Beans. They are truly wonderful leftovers to have around. Cook up a pot at the beginning of the week, freeze half for later, and you have fodder for a variety of meals. Most grocery stores have a nice range of dried beans available, or you can visit any ethnic markets in your area to find more. Some of my staples are black beans, chick peas, navy beans, gigantes, split peas, and all sorts of lentils. Pinto, kidney, pink, small red, cranberry, and lima beans are just a few more commonly available options. Just like with grains, you’ll always want to be sure the seasonings from the initial run meld nicely with the next iteration. If I intend to make several dishes from the original pot, I generally cook them in plain water or maybe with a little bay, a couple of dried mushrooms, or garlic.
To learn more about why you should eat more beans, besides the fact that they are affordable and delicious, click here.
What can I do with leftover beans? A lot!
Soup (aka stew). Add vegetables, seasonings, and a little meat if you feel it is needed. A simple starting point is cooking a diced onion and smashed garlic in olive oil, followed by broth, beans, a dried mushroom or two, and diced carrot. Top it off with some greens, other vegetables, and any herbs you like. Add an acid like tomato sauce, vinegar, or lemon juice. Top with a little cheese or something crunchy like toasted nuts or croutons to dress it up. Adapt the seasoning to the original use of the beans– something like black beans cooked with cumin and chili would be flattered by sweet potatoes instead of carrot and lime instead of lemon.
Salad. Again, take a vinaigrette and toss with any grains, vegetables, herbs/spices that appeal. Let the beans sit for several hours or overnight in the dressing before you add any addition ingredients if you have the time. They will absorb it, and taste great. You can speed this process by heating the beans before dressing them.

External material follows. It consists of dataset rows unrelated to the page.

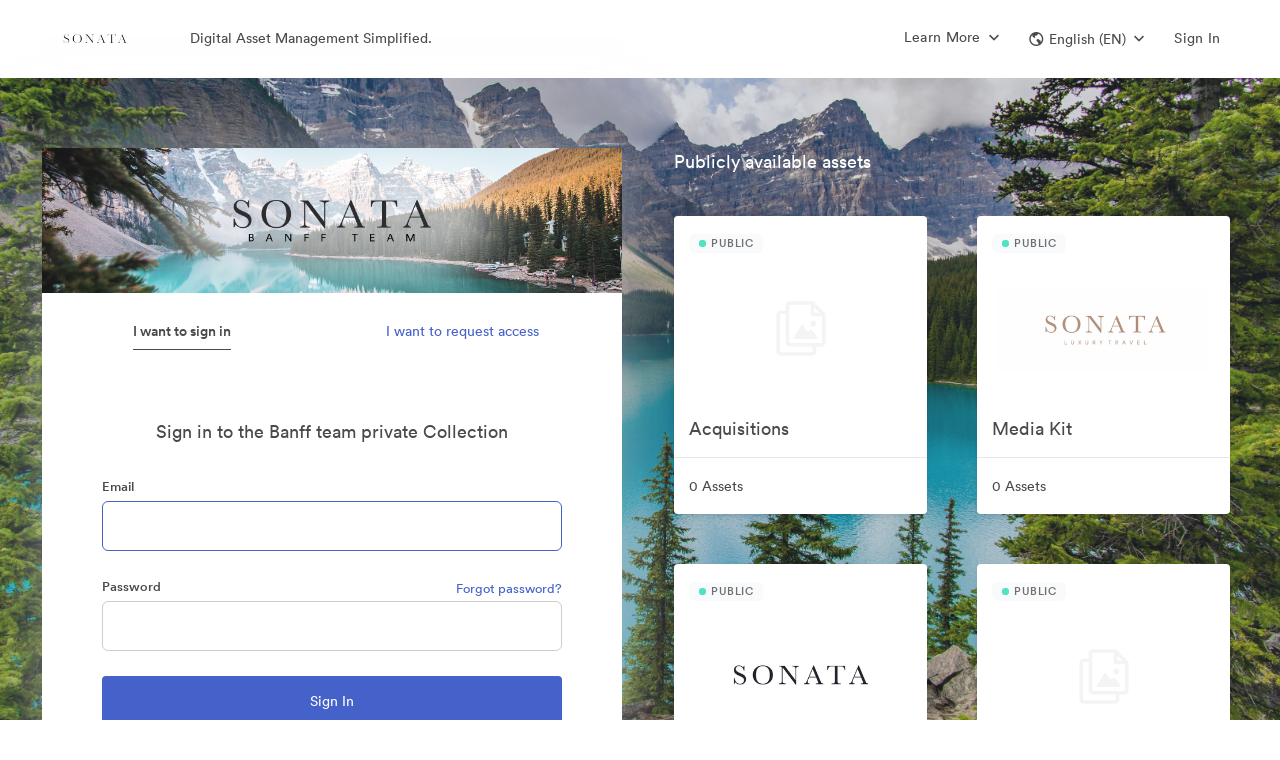

--- FILE ---
content_type: image/svg+xml
request_url: https://cdn.brandfolder.io/I6FML9WY/as/prigxb-5v6eq8-1o5it2/blank-brandfolder-card.svg
body_size: 363
content:
<?xml version="1.0" encoding="UTF-8"?>
<svg width="50px" height="55px" viewBox="0 0 50 55" version="1.1" xmlns="http://www.w3.org/2000/svg" xmlns:xlink="http://www.w3.org/1999/xlink">
    <!-- Generator: Sketch 54.1 (76490) - https://sketchapp.com -->
    <title>Group 4</title>
    <desc>Created with Sketch.</desc>
    <g id="Page-1" stroke="none" stroke-width="1" fill="none" fill-rule="evenodd" fill-opacity="0.5">
        <g id="figure-8" transform="translate(-1228.000000, -666.000000)" fill="#EAEAEA">
            <g id="Group-4" transform="translate(1228.000000, 666.000000)">
                <path d="M49.0346591,12.2036979 L37.7840909,0.859375 C37.4422955,0.51473125 37.045,0.34464375 36.59,0.34464375 L13.7496591,0.286458333 C12.6710227,0.286458333 11.6478409,0.687053125 10.90875,1.4905 C10.1696591,2.23575 9.71465909,3.26745833 9.71465909,4.35508333 L9.71465909,9.62545833 L4.54329545,9.62545833 C3.46465909,9.62545833 2.44147727,10.0260531 1.70238693,10.8295 C0.963296023,11.57475 0.508296023,12.6064583 0.508296023,13.6940833 L0.508296023,50.7056441 C0.508296023,52.9391024 2.32602273,54.7742691 4.54329545,54.7742691 L36.3035227,54.7742691 C38.5185227,54.7742691 40.3385227,52.9413941 40.3385227,50.7056441 L40.3385227,45.4911875 L45.5098864,45.4911875 C47.7248864,45.4911875 49.5448864,43.6583125 49.5448864,41.4225625 L49.5448864,13.4636562 C49.5448864,13.004876 49.3185,12.5460729 49.0344091,12.2036979 L49.0346591,12.2036979 Z M38.2948864,6.30208333 L43.6348864,11.6865833 L38.2948864,11.6865833 L38.2948864,6.30208333 Z M36.8744318,50.6446898 C36.8744318,50.9311481 36.5903409,51.2176065 36.30625,51.2176065 L4.48806818,51.2176065 C4.20397727,51.2176065 3.91988636,50.9311481 3.91988636,50.6446898 L3.91988636,13.6354167 C3.91988636,13.4071437 4.03307955,13.2907729 4.09078409,13.2348219 C4.14848864,13.1766365 4.26168182,13.0625 4.48806818,13.0625 L9.65943182,13.0625 L9.65943182,41.3634375 C9.65943182,43.5968958 11.4771591,45.4320625 13.6944318,45.4320625 L36.8188636,45.4320625 L36.8188636,50.6442882 L36.8744318,50.6446898 Z M45.5125,41.9369271 L13.6943182,41.9369271 C13.3525227,41.9369271 13.1261364,41.6504688 13.1261364,41.3640104 L13.1261364,4.35473958 C13.1261364,4.12646667 13.2393295,4.01009583 13.2970341,3.95414479 C13.3547386,3.89595937 13.5234205,3.78182292 13.6943182,3.78182292 L34.775,3.84000833 L34.775,13.4655812 C34.775,14.4390813 35.5695455,15.1843312 36.4795455,15.1843312 L45.9676136,15.1843312 L45.9676136,41.3660557 C46.0808068,41.650274 45.7967159,41.9367323 45.512625,41.9367323 L45.5125,41.9369271 Z" id="Fill-1"></path>
                <path d="M36.1926136,29.21875 C35.7953295,28.6458333 34.9430682,28.587625 34.4303409,29.0464281 L33.0676136,30.3645948 C32.5571364,30.823375 31.7603409,30.7651896 31.3630682,30.2504583 L27.1017045,24.4628542 C26.5912273,23.8317292 25.6235227,23.8317292 25.22625,24.5210396 L17.8978409,36.2658312 C17.4428523,37.0110812 17.9555455,38.0427896 18.8632955,38.0427896 L40.1701136,38.0427896 C41.0801136,38.0427896 41.6482955,36.9551646 41.1355682,36.2099146 L36.1926136,29.21875 Z" id="Fill-2"></path>
                <path d="M40.2278409,22.5717708 C40.2278409,26.5441458 34.3176136,26.5441458 34.3176136,22.5717708 C34.3176136,18.5993958 40.2278409,18.5993958 40.2278409,22.5717708" id="Fill-3"></path>
            </g>
        </g>
    </g>
</svg>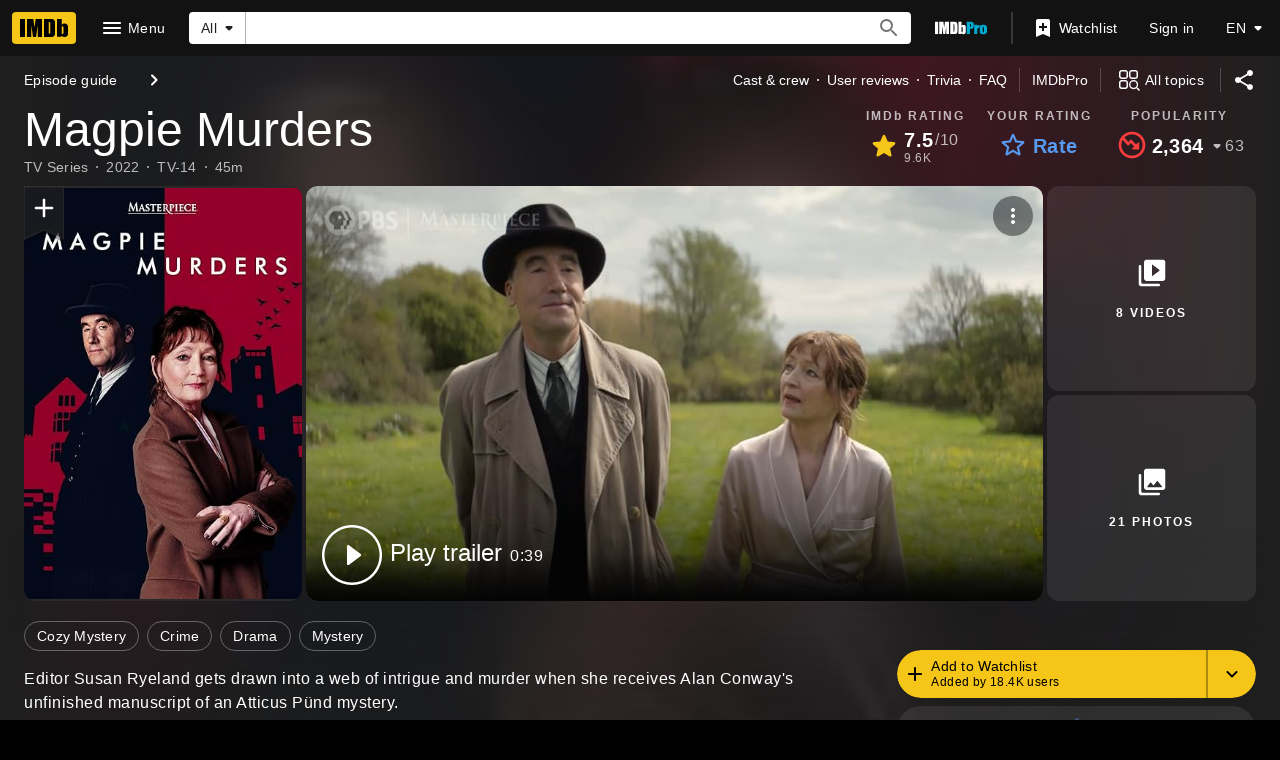

--- FILE ---
content_type: text/html; charset=UTF-8
request_url: https://www.imdb.com/title/tt13186264
body_size: 2210
content:
<!DOCTYPE html>
<html lang="en">
<head>
    <meta charset="utf-8">
    <meta name="viewport" content="width=device-width, initial-scale=1">
    <title></title>
    <style>
        body {
            font-family: "Arial";
        }
    </style>
    <script type="text/javascript">
    window.awsWafCookieDomainList = [];
    window.gokuProps = {
"key":"AQIDAHjcYu/GjX+QlghicBgQ/7bFaQZ+m5FKCMDnO+vTbNg96AGe85MAbDryaCIv+G5hkV9fAAAAfjB8BgkqhkiG9w0BBwagbzBtAgEAMGgGCSqGSIb3DQEHATAeBglghkgBZQMEAS4wEQQMfqv/41xp8mxCyZaoAgEQgDtphphf91j3ohtIdrkcZhOjtKVdO6T7EOagds3zsYaLwQPIN8cNivfF/va6SSQpupzbviLhd9a0ZTvohw==",
          "iv":"D549ygFThQAAAJu4",
          "context":"g1Rq3/k/2EiBb37zK85j1eJthpM224UOFbv/vnUhFl6fzIc6Jf7gTHr8KUuAWxrj8eDtNxi0fA0McnchPsEmHcdDcOxHYqfscZ8nxVhkjSHEwUvMrH6VYnVru2PlxcJZEXhSnHQUy7ZfpZmPkg0yMQvLR/LPM+P69IGBMt8hb+u3+vLt4VuHJl8vY19i++K4V0lmaI5nZKNXaZq0f7yiXZK2eKUV6LNiTffSnWZOYxvCXWRP8OQxDrDxUukzw107o6eIUw2VbNrKLB8I3iZQExzSS2tlNwqs/PcXVDjT2ma5NPxERJfAAHKAtZ7pu2WPYWK6M6ln3P6Cn4+lQF/3mwdNstQ0CgOycpyo7Tg5syzF0D0USdrlugw1A1ojXRKtBxfALy5fhlQvXG8A7R1ysV3vVpEXGIfFtm+zsbCNPkUhwcoxB4vvsw/ARcusErAyJbT5YqAlOOjH//2ojnSZOFFEYRf7A9eX26EuHTppvnXRCp74ZrYXGlE9QajolHZFAvwyibV8ZY03ENpkm0yloMOAUTEY4Rp5/dyOYrtW4Cc/6mtblm7n0BTmAb5ZOIf0nmCBGHxkB/Ksi9dOXJoehzR8/Lfoqq/05/lOIP+FXJOlEipEuUY4He/DsahsvA7ooZkatAxjPrCPcSY2RrmRi8Paageb7zSP6HKe7+VTBBzH7yo05lcGK+FHCRW8lFazkmzEW15omvmSRumm35yqrWmIPyOfHvBk9rX0kGxWUdKRkw3ci2X/Pg=="
};
    </script>
    <script src="https://1c5c1ecf7303.a481e94e.us-east-2.token.awswaf.com/1c5c1ecf7303/e231f0619a5e/0319a8d4ae69/challenge.js"></script>
</head>
<body>
    <div id="challenge-container"></div>
    <script type="text/javascript">
        AwsWafIntegration.saveReferrer();
        AwsWafIntegration.checkForceRefresh().then((forceRefresh) => {
            if (forceRefresh) {
                AwsWafIntegration.forceRefreshToken().then(() => {
                    window.location.reload(true);
                });
            } else {
                AwsWafIntegration.getToken().then(() => {
                    window.location.reload(true);
                });
            }
        });
    </script>
    <noscript>
        <h1>JavaScript is disabled</h1>
        In order to continue, we need to verify that you're not a robot.
        This requires JavaScript. Enable JavaScript and then reload the page.
    </noscript>
</body>
</html>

Refried. Think the technique, not the flavors. Cook beans in fat with seasonings, mashing slightly. So, try something like chickpeas with cumin and lemon. Or try gigantes with oregano, garlic, and a little thyme.
Puree. Basically, you’re making a dip or spread. The most basic would start with cooked beans and add cooking liquid and oil. For something fancier, add vegetables, herbs, spices, vinegars, nuts or nut butters, or citrus juices. See an example here.
Loaf. I tend to denigrate the loaves of the 1970s era vegetarian movement, but I did once eat one I liked. A well-made one could be a type of comfort food. I recommend an actual recipe, as freestyling these can easily lead to rock solid masses or something that never coalesces. Ketchup, mushrooms, and cheese are good signs when you are reading the recipe. An egg can also be helpful.
Burgers. Unlike the loaf, these tend to be pretty good, and the cook is more able to control the cooking process given their smaller size. An egg is a must to help keep a light texture. Mix it with slightly mashed or pureed beans, seasonings, and diced/ minced cooked vegetables or grains. Adjust the texture by adding a little liquid or some type of flour until they hold together but are not wet to the point of being gooey. Shape into patties, and bake for about 15 minutes per side in a hot over (375-400 F). Or cook on a non-stick griddle.
Pate. Basically, this is the burger by someone too lazy to shape burgers or who has no intention of eating them on buns. Bake the mixture in a shallow casserole dish (you don’t want it to be thicker than 3/4″ or so). Eat with crackers or crudites.
Rice and… Feel free to use other grains, but the basic idea is one grain meets one bean and they live happily ever after (in your stomach). Another classic example is pintos and cornbread. Season generously.